### Data for the task
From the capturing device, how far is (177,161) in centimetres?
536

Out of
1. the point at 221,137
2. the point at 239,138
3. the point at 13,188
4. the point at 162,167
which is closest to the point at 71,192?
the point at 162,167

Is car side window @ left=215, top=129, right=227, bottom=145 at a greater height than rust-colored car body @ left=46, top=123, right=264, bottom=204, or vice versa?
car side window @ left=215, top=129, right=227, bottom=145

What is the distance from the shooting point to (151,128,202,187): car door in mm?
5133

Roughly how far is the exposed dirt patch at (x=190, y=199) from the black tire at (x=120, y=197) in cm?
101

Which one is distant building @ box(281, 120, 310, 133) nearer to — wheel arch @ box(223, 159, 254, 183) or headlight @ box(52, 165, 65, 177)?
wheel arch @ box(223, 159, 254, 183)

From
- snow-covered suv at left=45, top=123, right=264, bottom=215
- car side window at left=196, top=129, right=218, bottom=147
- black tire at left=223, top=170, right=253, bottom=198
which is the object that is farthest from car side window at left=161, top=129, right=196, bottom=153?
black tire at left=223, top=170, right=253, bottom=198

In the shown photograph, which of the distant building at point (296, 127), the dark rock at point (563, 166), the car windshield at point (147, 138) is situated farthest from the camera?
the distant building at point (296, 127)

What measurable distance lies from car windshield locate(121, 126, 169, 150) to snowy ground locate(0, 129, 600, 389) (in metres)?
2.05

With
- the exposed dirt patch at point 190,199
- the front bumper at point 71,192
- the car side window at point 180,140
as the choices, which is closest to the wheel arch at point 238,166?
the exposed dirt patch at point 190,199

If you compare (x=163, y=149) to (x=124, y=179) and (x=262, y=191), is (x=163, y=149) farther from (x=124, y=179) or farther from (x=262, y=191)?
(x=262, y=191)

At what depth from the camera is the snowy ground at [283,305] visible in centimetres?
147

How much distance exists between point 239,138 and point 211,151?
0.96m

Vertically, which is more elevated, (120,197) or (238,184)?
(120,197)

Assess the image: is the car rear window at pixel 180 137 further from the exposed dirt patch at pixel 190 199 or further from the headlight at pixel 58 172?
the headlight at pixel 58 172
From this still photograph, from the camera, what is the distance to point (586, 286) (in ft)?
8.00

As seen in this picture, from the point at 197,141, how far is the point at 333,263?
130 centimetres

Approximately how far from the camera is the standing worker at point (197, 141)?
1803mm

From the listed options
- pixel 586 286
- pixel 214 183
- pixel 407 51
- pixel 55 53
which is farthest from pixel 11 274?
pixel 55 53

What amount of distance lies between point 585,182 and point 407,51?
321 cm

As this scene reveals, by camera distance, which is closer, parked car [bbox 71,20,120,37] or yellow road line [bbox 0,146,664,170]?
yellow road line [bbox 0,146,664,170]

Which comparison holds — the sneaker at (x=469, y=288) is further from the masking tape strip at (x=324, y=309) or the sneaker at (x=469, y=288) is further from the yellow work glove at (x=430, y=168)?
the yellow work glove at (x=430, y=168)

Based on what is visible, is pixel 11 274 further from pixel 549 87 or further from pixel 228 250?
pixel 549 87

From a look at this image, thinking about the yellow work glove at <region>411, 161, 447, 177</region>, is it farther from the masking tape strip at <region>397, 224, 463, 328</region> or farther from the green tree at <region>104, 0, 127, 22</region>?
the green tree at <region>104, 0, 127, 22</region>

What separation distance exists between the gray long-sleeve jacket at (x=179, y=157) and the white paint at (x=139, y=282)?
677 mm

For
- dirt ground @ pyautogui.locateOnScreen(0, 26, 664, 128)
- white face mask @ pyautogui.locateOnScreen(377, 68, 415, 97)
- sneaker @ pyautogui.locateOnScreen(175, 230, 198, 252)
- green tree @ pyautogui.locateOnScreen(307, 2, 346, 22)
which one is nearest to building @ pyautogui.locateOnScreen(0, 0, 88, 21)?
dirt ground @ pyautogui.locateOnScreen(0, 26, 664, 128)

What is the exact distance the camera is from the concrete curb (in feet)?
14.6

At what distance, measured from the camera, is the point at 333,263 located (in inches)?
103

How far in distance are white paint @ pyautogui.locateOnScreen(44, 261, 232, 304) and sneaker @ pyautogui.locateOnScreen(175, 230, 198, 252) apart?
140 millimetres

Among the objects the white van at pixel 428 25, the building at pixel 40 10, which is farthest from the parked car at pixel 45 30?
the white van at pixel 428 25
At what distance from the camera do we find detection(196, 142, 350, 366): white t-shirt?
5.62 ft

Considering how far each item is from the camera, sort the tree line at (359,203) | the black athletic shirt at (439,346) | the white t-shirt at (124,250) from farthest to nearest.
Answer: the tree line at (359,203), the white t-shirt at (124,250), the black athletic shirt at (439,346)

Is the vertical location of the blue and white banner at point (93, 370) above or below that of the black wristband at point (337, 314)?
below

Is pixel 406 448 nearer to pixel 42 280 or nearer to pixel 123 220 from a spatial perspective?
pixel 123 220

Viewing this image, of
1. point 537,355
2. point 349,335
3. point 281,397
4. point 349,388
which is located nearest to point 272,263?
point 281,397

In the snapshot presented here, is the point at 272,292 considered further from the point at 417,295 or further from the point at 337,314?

### Written task
Write out every entry word for word.

### In response
From the capturing device, how far is (177,161) in centimetres?
536

Out of
1. the point at 221,137
2. the point at 239,138
3. the point at 13,188
4. the point at 162,167
which is closest to the point at 71,192?
the point at 162,167

Is car side window @ left=215, top=129, right=227, bottom=145 at a greater height than rust-colored car body @ left=46, top=123, right=264, bottom=204, or vice versa?
car side window @ left=215, top=129, right=227, bottom=145

What is the distance from the shooting point to (151,128,202,187): car door in mm?
5133

Roughly how far is the exposed dirt patch at (x=190, y=199) from the black tire at (x=120, y=197) in cm?
101

Which one is distant building @ box(281, 120, 310, 133) nearer to — wheel arch @ box(223, 159, 254, 183) or headlight @ box(52, 165, 65, 177)?
wheel arch @ box(223, 159, 254, 183)

From
- snow-covered suv at left=45, top=123, right=264, bottom=215
- car side window at left=196, top=129, right=218, bottom=147
- black tire at left=223, top=170, right=253, bottom=198
which is the object that is farthest from car side window at left=161, top=129, right=196, bottom=153?
black tire at left=223, top=170, right=253, bottom=198

In the shown photograph, which of the distant building at point (296, 127), the dark rock at point (563, 166), the car windshield at point (147, 138) is situated farthest from the camera?
the distant building at point (296, 127)

What measurable distance lies from car windshield locate(121, 126, 169, 150) to snowy ground locate(0, 129, 600, 389) (in metres)?
2.05

With
- the exposed dirt patch at point 190,199
- the front bumper at point 71,192
- the car side window at point 180,140
as the choices, which is closest to the wheel arch at point 238,166?
the exposed dirt patch at point 190,199

If you compare (x=163, y=149) to (x=124, y=179) and (x=262, y=191), is (x=163, y=149) farther from (x=124, y=179) or farther from (x=262, y=191)?
(x=262, y=191)

At what depth from the camera is the snowy ground at [283,305] visible in centimetres?
147

How much distance exists between point 239,138 and point 211,151?
0.96m

Vertically, which is more elevated, (120,197) or (238,184)?
(120,197)

Assess the image: is the car rear window at pixel 180 137 further from the exposed dirt patch at pixel 190 199 or further from the headlight at pixel 58 172?
the headlight at pixel 58 172
From this still photograph, from the camera, what is the distance to point (586, 286) (in ft)?
8.00

As seen in this picture, from the point at 197,141, how far is the point at 333,263?
130 centimetres

Approximately how far from the camera is the standing worker at point (197, 141)?
1803mm

From the listed options
- pixel 586 286
- pixel 214 183
- pixel 407 51
- pixel 55 53
which is farthest from pixel 11 274?
pixel 55 53

What amount of distance lies between point 585,182 and point 407,51?
321 cm

As this scene reveals, by camera distance, which is closer, parked car [bbox 71,20,120,37] or yellow road line [bbox 0,146,664,170]?
yellow road line [bbox 0,146,664,170]

Which comparison holds — the sneaker at (x=469, y=288) is further from the masking tape strip at (x=324, y=309) or the sneaker at (x=469, y=288) is further from the yellow work glove at (x=430, y=168)?
the yellow work glove at (x=430, y=168)

Based on what is visible, is pixel 11 274 further from pixel 549 87 or further from pixel 228 250?
pixel 549 87

From a look at this image, thinking about the yellow work glove at <region>411, 161, 447, 177</region>, is it farther from the masking tape strip at <region>397, 224, 463, 328</region> or farther from the green tree at <region>104, 0, 127, 22</region>?
the green tree at <region>104, 0, 127, 22</region>

What separation distance exists between the gray long-sleeve jacket at (x=179, y=157) and the white paint at (x=139, y=282)?
677 mm

For
- dirt ground @ pyautogui.locateOnScreen(0, 26, 664, 128)
- white face mask @ pyautogui.locateOnScreen(377, 68, 415, 97)
- sneaker @ pyautogui.locateOnScreen(175, 230, 198, 252)
- green tree @ pyautogui.locateOnScreen(307, 2, 346, 22)
which one is nearest to building @ pyautogui.locateOnScreen(0, 0, 88, 21)?
dirt ground @ pyautogui.locateOnScreen(0, 26, 664, 128)

What is the exact distance the camera is from the concrete curb (in feet)?
14.6

At what distance, measured from the camera, is the point at 333,263 located (in inches)?
103

How far in distance are white paint @ pyautogui.locateOnScreen(44, 261, 232, 304) and sneaker @ pyautogui.locateOnScreen(175, 230, 198, 252) apart?
140 millimetres

Among the objects the white van at pixel 428 25, the building at pixel 40 10, which is farthest from the parked car at pixel 45 30?
the white van at pixel 428 25
At what distance from the camera do we find detection(196, 142, 350, 366): white t-shirt?
5.62 ft

Considering how far each item is from the camera, sort the tree line at (359,203) | the black athletic shirt at (439,346) | the white t-shirt at (124,250) from farthest to nearest.
Answer: the tree line at (359,203), the white t-shirt at (124,250), the black athletic shirt at (439,346)

Is the vertical location of the blue and white banner at point (93, 370) above or below that of the black wristband at point (337, 314)?
below

Is pixel 406 448 nearer to pixel 42 280 or nearer to pixel 123 220 from a spatial perspective?
pixel 123 220

Viewing this image, of
1. point 537,355
2. point 349,335
3. point 281,397
4. point 349,388
which is located nearest to point 272,263?
point 281,397

In the snapshot presented here, is the point at 272,292 considered further from the point at 417,295 or further from the point at 337,314?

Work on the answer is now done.